In a light most favorable to the state, this evidence demonstrates Phillips issued multiple unauthorized checks to herself. Furthermore, the evidence indicates Phillips believed she had a need to “cover herself.” This evidence is sufficient to support a reasonable inference Phillips intended to fraudulently deprive Jachat of property. See State v. Ezzard, 40 S.C. 312, 324-25, 18 S.E. 1025, 1029 (1894) (holding where an agent receives and wrongfully retains money he knows belongs to his principal, with intent to defraud his principal, the agent is guilty of breach of trust with fraudulent intent). Consequently, we find no error in the trial court’s denial of Phillips’ motion for directed verdict.
As to Phillips’ other issues, we affirm pursuant to Rule 220(b)(2), SCACR, and the following authorities: As to Issue II: State v. Craig, 267 S.C. 262, 268, 227 S.E.2d 306, 309 (1976) (“[T]he consideration of whether there was any prejudice requires that a motion for mistrial be made after the trial judge attempts to cure the error.”); State v. Hale, 284 S.C. 348, 354, 326 S.E.2d 418, 422 (Ct. App. 1985) (holding an error is generally deemed cured if the court sustains a timely objection to testimony and gives the jury a curative instruction to disregard the testimony); State v. George, 323 S.C. 496, 510, 476 S.E.2d 903, 911-12 (1996) (holding where objecting party moves for a mistrial, and the trial judge gives a curative instruction, the objecting party must either object to the curative instruction or move for a mistrial again to preserve the error for appellate review).

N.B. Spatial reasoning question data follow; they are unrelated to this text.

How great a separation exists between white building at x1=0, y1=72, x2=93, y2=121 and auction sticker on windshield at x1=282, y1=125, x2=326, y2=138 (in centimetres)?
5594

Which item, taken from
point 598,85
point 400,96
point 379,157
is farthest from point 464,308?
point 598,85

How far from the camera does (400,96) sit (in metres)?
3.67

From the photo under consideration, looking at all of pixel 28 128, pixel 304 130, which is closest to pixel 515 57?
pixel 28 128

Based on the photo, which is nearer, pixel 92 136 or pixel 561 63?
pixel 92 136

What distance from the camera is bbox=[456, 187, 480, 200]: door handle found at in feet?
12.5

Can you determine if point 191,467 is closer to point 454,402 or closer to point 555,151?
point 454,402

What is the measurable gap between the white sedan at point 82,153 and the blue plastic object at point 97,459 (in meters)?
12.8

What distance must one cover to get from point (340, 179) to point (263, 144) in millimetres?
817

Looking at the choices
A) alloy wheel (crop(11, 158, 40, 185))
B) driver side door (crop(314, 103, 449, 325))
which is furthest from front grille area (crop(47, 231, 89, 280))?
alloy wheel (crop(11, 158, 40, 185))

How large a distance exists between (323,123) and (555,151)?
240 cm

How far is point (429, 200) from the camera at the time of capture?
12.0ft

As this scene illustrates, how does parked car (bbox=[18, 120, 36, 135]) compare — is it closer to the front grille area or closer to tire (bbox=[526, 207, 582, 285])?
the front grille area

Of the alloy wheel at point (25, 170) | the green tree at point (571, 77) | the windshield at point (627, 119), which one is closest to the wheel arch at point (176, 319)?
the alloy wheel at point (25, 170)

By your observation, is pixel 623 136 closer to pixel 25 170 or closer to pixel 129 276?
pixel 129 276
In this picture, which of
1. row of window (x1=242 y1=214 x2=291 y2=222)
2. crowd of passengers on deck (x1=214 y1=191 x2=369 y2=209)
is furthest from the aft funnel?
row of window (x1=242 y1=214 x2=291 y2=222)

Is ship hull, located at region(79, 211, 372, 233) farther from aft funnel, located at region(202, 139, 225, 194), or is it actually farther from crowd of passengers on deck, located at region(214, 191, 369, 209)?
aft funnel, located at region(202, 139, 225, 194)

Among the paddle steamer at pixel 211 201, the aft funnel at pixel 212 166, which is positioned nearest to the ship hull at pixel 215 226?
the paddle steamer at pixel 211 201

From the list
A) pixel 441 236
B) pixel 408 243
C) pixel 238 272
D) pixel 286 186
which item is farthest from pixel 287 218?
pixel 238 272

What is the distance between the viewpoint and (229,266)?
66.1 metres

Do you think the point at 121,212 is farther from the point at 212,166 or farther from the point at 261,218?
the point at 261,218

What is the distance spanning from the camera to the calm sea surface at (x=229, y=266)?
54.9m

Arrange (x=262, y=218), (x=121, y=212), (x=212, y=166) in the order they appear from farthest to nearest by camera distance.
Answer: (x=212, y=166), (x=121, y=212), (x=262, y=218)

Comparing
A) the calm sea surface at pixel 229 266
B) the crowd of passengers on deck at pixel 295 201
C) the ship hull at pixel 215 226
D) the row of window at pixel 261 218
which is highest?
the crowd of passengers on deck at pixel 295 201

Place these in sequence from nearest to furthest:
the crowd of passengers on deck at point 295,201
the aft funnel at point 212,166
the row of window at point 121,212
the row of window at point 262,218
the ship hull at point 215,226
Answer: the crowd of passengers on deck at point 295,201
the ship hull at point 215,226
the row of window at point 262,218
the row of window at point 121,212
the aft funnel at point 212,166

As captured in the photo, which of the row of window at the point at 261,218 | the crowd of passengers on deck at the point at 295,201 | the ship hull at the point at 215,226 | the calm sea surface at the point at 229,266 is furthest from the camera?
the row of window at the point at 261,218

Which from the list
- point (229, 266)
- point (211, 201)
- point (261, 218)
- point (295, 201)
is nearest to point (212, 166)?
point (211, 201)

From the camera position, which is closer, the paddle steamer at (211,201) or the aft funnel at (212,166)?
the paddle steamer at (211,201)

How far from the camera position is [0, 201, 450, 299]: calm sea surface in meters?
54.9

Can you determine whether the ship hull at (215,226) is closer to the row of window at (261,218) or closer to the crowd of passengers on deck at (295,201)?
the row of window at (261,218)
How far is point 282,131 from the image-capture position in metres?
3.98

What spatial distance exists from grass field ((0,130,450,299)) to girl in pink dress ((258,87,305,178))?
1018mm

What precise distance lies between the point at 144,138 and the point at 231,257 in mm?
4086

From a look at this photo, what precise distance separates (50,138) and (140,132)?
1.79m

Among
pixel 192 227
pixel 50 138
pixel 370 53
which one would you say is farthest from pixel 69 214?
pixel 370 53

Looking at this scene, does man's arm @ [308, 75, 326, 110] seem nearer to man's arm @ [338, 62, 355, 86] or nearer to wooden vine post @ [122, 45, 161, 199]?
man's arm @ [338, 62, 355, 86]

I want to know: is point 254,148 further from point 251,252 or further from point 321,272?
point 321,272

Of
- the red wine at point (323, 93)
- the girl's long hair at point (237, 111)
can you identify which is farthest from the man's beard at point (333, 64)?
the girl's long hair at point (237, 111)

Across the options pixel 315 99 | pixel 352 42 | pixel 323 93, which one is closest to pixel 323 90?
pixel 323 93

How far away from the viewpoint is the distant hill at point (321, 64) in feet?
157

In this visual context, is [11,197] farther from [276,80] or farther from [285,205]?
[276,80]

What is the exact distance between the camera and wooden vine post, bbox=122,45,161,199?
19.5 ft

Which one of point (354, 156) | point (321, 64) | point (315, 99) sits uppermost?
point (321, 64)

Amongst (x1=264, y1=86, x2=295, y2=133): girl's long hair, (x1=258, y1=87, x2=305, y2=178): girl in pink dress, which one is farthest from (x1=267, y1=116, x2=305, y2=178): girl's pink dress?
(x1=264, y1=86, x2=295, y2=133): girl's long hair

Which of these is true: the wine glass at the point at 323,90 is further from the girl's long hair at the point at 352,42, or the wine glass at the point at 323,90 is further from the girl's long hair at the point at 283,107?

As to Issue III: State v. Grippon, 327 S.C. 79, 83-84, 489 S.E.2d 462, 464 (1997) (holding the appropriate circumstantial evidence charge is the following: “Circumstantial evidence is proof of a chain of facts and circumstances indicating the existence of a fact. The law makes absolutely no distinction between the weight or value to be given to either direct or circumstantial evidence. Nor is a greater degree of certainty required of circumstantial evidence than of direct evidence.”).
For the foregoing reasons, Phillips’ conviction is
STILWELL, HOWARD, and KITTREDGE, JJ., concur.
 Because oral argument would not aid the Court in resolving any issue on appeal, we decide this case without oral argument pursuant to Rule 215, South Carolina Appellate Court Rules.